_Exercise_
Looking at the listing below, retype exactly the lines starting at the one containing "Fail to bear losses, couple commits suicide" and ending at the one containing "Image 6 for product Huge Crew Women's", both included, and nothing else.

_Entries shown_

[Start of Attachment]

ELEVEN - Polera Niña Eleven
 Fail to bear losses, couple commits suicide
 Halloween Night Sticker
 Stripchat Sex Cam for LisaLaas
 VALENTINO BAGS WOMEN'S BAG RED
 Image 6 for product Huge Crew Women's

[End of Attachment]
[Start of Attachment]

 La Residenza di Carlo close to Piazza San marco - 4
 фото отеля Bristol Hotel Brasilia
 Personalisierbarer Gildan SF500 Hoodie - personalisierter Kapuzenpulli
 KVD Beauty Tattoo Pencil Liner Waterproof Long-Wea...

[End of Attachment]

_Solution for this exercise_
 Fail to bear losses, couple commits suicide
 Halloween Night Sticker
 Stripchat Sex Cam for LisaLaas
 VALENTINO BAGS WOMEN'S BAG RED
 Image 6 for product Huge Crew Women's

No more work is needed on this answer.